## [AUFGABEN]
**A)** Beantworte anhand des Textauszugs über die Stammzellenübertragung die folgenden Fragen:
(i) Wie lange nach dem Eingriff steigt die Anzahl der weißen Blutkörperchen bei Azylis wieder an?
(ii) Wie viel Prozent der Stammzellen stammen laut der ersten Chimärismus-Analyse aus der Transfusion?
(iii) An welcher Stelle des Körpers lässt die schmerzhafte Anspannung nach?
**B)** Führe den Text über die Stammzellenübertragung bei Azylis nach seinem letzten Satz in einigen Sätzen weiter.

## [TEXTAUSZUG]
┏━━
WIR ATMEN AUF, DENN DIE STAMMZELLENÜBERTRAGUNG SCHEINT GEGLÜCKT ZU SEIN. Knapp drei Wochen nach dem Eingriff steigt die Anzahl der weißen Blutkörperchen bei Azylis wieder an. Sie bilden sich wie vorgesehen; das Infektionsrisiko wird von Tag zu Tag geringer. Uff! Die Ärzte scheinen durch das vorzeitige Ende der Aplasie-Phase angenehm überrascht zu sein. Es lässt für den weiteren Verlauf der Dinge hoffen; wir sehen Licht am Ende des Tunnels. Die erste Chimärismus-Analyse bestärkt unseren Optimismus: Einundneunzig Prozent der Stammzellen unserer Tochter stammen aus der Transfusion. Azylis ist ein gastlicher Wirt.
Die gute Nachricht beruhigt mich. Die schmerzhafte Anspannung zwischen meinen Schulterblättern lässt nach. Meine stetig zusammengezogenen Augenbrauen, die mir eine strenge Falte auf die Stirn geprägt haben, entspannen sich ebenfalls. Ich werde lockerer. Ich kümmere mich um mein Baby mit einer Sorglosigkeit, die ich mir bis dahin verboten hatte.
┗━━
Datensatzeinträge:
┏━━
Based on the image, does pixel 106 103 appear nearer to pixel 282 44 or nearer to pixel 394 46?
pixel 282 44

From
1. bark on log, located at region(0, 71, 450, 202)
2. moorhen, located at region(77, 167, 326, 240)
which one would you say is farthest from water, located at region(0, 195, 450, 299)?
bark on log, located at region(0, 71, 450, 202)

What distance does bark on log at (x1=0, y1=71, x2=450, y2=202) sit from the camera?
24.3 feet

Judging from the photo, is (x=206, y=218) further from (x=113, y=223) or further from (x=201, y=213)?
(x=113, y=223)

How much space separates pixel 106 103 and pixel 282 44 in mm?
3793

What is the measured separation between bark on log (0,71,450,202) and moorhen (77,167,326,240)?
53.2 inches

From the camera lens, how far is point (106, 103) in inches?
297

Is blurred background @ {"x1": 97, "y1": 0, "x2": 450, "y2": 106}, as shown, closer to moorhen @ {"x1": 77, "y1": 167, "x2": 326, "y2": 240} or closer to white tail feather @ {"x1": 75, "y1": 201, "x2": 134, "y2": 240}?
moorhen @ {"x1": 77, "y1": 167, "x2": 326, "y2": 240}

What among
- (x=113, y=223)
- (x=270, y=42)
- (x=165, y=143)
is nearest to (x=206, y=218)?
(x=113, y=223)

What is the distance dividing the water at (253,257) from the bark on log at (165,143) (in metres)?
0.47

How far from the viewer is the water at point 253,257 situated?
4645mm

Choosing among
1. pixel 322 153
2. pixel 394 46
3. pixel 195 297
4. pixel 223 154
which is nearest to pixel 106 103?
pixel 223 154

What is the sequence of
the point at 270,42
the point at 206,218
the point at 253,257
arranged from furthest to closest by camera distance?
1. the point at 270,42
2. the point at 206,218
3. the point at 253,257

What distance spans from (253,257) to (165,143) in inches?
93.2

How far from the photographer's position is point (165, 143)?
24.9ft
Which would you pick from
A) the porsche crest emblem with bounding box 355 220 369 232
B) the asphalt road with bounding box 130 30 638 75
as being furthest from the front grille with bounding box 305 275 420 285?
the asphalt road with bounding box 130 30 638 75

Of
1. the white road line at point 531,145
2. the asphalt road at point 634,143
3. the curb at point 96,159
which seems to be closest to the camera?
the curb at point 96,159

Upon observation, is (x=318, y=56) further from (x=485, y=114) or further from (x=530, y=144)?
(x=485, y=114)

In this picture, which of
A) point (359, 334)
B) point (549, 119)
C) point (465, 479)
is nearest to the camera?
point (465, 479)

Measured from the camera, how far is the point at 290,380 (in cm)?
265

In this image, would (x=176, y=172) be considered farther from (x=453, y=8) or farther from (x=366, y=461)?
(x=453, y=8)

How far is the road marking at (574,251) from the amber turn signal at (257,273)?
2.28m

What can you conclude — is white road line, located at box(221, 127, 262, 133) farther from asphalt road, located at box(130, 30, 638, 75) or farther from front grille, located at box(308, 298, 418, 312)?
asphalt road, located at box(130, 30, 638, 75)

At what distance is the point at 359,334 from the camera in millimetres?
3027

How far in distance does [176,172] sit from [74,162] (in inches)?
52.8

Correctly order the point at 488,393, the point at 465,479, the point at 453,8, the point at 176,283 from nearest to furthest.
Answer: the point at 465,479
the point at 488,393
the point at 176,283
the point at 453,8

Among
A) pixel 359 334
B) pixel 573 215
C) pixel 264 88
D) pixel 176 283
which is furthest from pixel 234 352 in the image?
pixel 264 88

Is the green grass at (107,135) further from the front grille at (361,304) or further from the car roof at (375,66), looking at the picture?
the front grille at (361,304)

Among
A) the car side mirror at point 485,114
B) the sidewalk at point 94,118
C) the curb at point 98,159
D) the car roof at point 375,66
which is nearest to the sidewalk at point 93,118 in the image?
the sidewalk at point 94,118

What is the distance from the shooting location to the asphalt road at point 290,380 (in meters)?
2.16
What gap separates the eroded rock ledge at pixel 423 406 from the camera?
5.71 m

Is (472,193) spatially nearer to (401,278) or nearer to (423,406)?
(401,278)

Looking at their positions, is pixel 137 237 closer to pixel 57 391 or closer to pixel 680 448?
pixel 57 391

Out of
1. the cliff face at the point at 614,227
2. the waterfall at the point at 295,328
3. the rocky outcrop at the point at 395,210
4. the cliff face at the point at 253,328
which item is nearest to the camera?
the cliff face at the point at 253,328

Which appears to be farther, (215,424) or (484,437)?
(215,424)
┗━━
## [ANTWORTEN IN REIHENFOLGE]
**A)**
(i) Knapp drei Wochen nach dem Eingriff.
(ii) Einundneunzig Prozent.
(iii) Zwischen den Schulterblättern.

**B)**
Azylis ist süß. Sie lächelt, brabbelt, strahlt. Fast alle Beschwerden, die von der Chemotherapie herrührten, sind verschwunden. Sie hat keine körperlichen Beschwerden oder Schmerzen mehr. Es geht ihr gut. Auch wenn sie noch immer kein Fläschchen annimmt, scheint sie kräftig zu sein. Und zwar in jeder Hinsicht. Allerdings ist das ein bisschen gemogelt: Ihre rundlichen Wangen sind auf das Cortison zurückzuführen.
Auf der Isolierstation gibt es eine Psychologin, die sich auf Wunsch um die Eltern und die kleinen Patienten kümmert. Sie besucht mich regelmäßig. Im Lauf der Wochen wird die Verbindung zwischen uns immer stärker. Ich genieße unsere Gespräche und ertappe mich dabei, sie beinahe herbeizusehnen. Ihre professionelle Herangehensweise und ihre vernünftigen Überlegungen helfen mir, diese schwierige Zeit so gut wie möglich durchzustehen.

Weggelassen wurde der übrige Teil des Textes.